* _WHAT IS NEEDED_: In the Randal's Monday review, what is named as the top game moment?

* _SELECTED EXTRACT_:

I missed out a dozen different steps there and it’s staggering how much of that was impossible to work out without randomly trying everything in the environment. How about a background mug being filled with alcohol that repairs marker pens? Or choosing and consuming 12 drinks one at a time in order to sneeze in a woman’s face so you can tell her to use the men’s bathroom to put makeup on because she’ll leave her face powder in there and you need that to steal a comic book? Or spending ten minutes framing a guy with multiple personalities in order to get ahead of him at a psychiatrist’s then another ten doing an inescapable Rorschach test exclusively so you can swipe a free business card which is only used to jimmy the lock to your roommate’s room? Or spending ages trying random illogical ways to get a “diamond-like” icicle to cut a hole in a window when you have a hammer in your inventory?
To the layman most hardcore adventure games must seem like just random nonsense, but it’s actually a fine art. The objective needs to be obvious, the path can take you many places but you don’t just place loads of elaborate puzzles and actions in the way of getting an item you’re not even sure you need. Finally the payoff needs to be equal to the work you put in - if the goal is just “get a cup of coffee” or “look at a notepad” and it takes you half an hour to do these even when you’ve used the walkthrough it’s not fun, it’s frustrating. In Monkey Island 2 you may need to use a banana on the metronome to pick up the monkey to “monkey wrench” a water pipe, but that’s the entire puzzle and it gains you access to a whole new area! You don’t need another twenty puzzles just to pick up the banana, and another twenty for the metronome! Randal’s Monday frustrates time and time again. It quickly became a chore to play and deeply upset me how much I had to lean on the walkthrough.
RANDAL'S MONDAY VERDICT
Randal’s Monday gets so much right it’s depressing that it gets the crucial gameplay part wrong. The voice acting, story, dialogue, graphics, music, humour, modern adventure game mechanics, that’s all impressive and lovely. Then a couple of hours in it’s like Nexus Game Studios lost their book titled “How To Create Good Adventure Game Puzzles”. The puzzles are illogical, obtuse, require far too many steps to get even basic items, expect the player to just magically know that things will happen or objects will be somewhere, and often don’t have any sort of satisfying payoff. Quickly the joy of Randal’s Monday became a chore and all the good characterisation in the world couldn’t hide that. Plus the constant fourth-wall-breaking and unsubtle referencing got overbearing fast. You’re great at everything else Nexus, just get the gameplay right next time please? Your homework assignment: play all the LucasArts adventures again and take notes on puzzle construction. A+ for effort, F- for paying attention.
TOP GAME MOMENT
Sounds a little gruesome, but seeing the different elaborate ways Randal’s best friend Matt kills himself.
Good vs Bad
- Excellent writing and voice acting. Actually pretty damn funny.
- A wonderful setup in the "Groundhog Day with a twist" scenario.
- Puzzles are often far too random, obtuse and illogical, expects you to just do things for the sake of it to get to a consequence you couldn't predict.
- Constant references get a bit much.

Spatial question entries
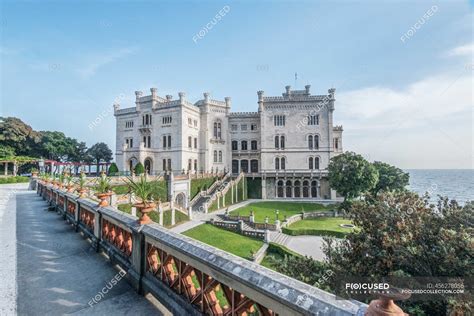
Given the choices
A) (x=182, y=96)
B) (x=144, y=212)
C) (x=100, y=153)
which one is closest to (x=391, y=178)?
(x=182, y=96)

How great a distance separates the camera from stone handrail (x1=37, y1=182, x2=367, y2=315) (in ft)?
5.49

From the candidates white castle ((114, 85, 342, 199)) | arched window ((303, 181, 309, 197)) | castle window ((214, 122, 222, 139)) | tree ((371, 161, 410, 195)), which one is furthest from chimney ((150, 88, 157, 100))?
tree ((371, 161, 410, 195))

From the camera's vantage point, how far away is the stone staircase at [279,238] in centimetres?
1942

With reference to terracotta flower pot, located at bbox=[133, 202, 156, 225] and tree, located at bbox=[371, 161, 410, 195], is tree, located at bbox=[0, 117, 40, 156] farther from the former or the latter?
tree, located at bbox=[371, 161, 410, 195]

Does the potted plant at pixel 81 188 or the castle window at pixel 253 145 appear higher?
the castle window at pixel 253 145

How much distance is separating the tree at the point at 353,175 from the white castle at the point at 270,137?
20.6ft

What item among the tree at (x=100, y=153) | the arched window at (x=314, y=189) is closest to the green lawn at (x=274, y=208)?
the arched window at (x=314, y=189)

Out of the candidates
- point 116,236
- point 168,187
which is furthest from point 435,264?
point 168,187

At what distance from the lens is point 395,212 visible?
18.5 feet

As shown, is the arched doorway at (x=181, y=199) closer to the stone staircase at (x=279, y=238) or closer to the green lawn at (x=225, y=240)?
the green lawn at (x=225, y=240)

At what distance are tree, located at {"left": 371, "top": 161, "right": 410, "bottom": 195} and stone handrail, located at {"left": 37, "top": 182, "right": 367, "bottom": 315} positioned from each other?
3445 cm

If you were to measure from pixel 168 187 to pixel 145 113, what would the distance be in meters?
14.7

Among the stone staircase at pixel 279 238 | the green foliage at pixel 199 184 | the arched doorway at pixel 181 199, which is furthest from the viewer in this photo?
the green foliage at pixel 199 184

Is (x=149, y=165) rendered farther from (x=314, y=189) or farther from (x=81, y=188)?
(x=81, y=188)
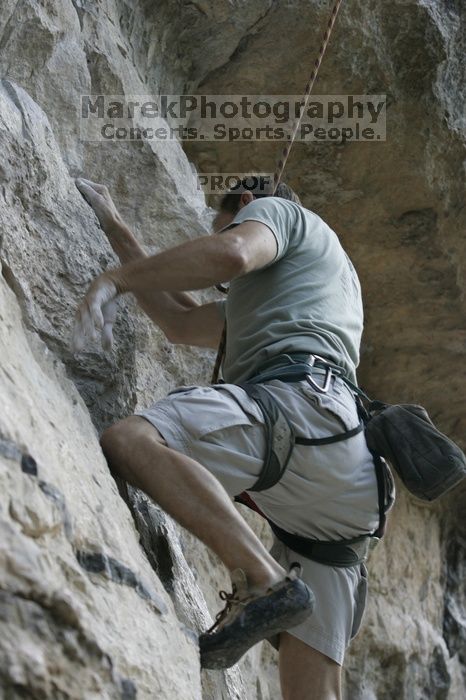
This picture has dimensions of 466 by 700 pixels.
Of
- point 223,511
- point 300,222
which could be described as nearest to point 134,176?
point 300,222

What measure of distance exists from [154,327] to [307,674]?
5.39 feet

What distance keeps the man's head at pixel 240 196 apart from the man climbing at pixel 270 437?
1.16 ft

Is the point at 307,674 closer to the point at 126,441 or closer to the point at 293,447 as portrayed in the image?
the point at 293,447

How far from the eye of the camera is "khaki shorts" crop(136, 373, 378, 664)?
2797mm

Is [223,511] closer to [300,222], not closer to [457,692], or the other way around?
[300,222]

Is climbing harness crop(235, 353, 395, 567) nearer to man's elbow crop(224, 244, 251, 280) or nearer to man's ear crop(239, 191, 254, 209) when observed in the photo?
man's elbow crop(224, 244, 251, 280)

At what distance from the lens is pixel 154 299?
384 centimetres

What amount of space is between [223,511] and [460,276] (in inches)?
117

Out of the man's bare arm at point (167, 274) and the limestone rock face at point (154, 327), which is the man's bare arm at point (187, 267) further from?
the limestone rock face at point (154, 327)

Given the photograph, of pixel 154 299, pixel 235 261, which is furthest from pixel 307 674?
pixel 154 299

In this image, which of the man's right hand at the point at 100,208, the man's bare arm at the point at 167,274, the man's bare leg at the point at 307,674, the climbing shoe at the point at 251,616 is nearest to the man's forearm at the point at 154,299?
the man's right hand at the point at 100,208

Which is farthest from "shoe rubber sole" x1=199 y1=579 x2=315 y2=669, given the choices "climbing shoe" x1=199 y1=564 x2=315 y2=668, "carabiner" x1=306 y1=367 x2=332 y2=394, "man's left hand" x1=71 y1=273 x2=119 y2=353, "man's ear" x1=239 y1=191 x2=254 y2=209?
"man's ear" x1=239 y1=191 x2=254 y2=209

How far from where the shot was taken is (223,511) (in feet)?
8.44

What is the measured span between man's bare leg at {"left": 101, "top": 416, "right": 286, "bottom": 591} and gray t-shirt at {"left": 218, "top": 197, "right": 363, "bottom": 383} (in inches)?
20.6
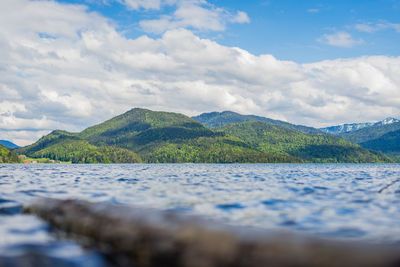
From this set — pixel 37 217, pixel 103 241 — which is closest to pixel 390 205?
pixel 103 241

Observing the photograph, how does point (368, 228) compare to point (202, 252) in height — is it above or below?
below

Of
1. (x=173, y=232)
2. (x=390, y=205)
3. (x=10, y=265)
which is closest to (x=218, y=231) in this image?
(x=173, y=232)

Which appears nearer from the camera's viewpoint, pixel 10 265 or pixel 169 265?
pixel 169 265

...

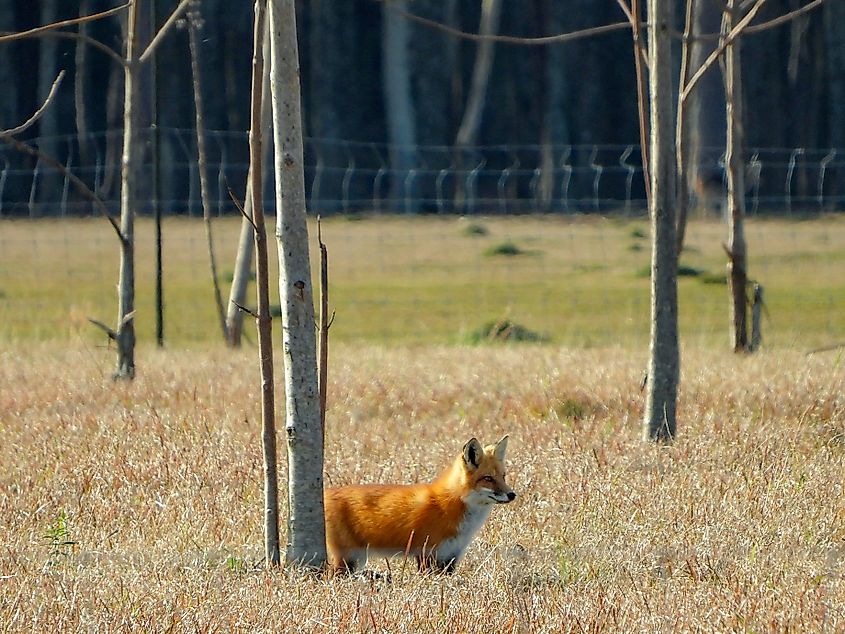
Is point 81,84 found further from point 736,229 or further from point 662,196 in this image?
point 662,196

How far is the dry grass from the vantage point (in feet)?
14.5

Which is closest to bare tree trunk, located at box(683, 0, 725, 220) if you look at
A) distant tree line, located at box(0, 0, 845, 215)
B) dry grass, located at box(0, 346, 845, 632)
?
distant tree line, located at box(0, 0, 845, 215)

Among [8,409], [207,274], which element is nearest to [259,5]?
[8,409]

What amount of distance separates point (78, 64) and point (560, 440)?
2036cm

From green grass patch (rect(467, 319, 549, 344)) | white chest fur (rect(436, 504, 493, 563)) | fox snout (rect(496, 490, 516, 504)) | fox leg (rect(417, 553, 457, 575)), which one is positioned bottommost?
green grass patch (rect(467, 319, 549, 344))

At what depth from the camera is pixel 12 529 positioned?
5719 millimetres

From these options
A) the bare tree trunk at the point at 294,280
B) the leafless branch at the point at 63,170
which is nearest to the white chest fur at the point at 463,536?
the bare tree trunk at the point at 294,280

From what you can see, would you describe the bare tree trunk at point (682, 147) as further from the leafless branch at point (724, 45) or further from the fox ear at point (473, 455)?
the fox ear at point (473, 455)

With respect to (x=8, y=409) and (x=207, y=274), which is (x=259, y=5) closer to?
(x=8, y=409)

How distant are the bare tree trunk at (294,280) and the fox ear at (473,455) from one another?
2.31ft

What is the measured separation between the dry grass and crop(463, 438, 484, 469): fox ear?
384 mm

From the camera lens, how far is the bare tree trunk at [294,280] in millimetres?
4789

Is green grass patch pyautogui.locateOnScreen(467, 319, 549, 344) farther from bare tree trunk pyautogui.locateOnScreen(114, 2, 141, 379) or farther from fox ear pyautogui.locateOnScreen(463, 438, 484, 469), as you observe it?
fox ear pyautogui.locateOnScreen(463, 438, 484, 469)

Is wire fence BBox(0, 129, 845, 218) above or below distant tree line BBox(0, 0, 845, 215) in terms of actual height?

* _WRITTEN RESPONSE_: Seeing the different elaborate ways Randal's best friend Matt kills himself.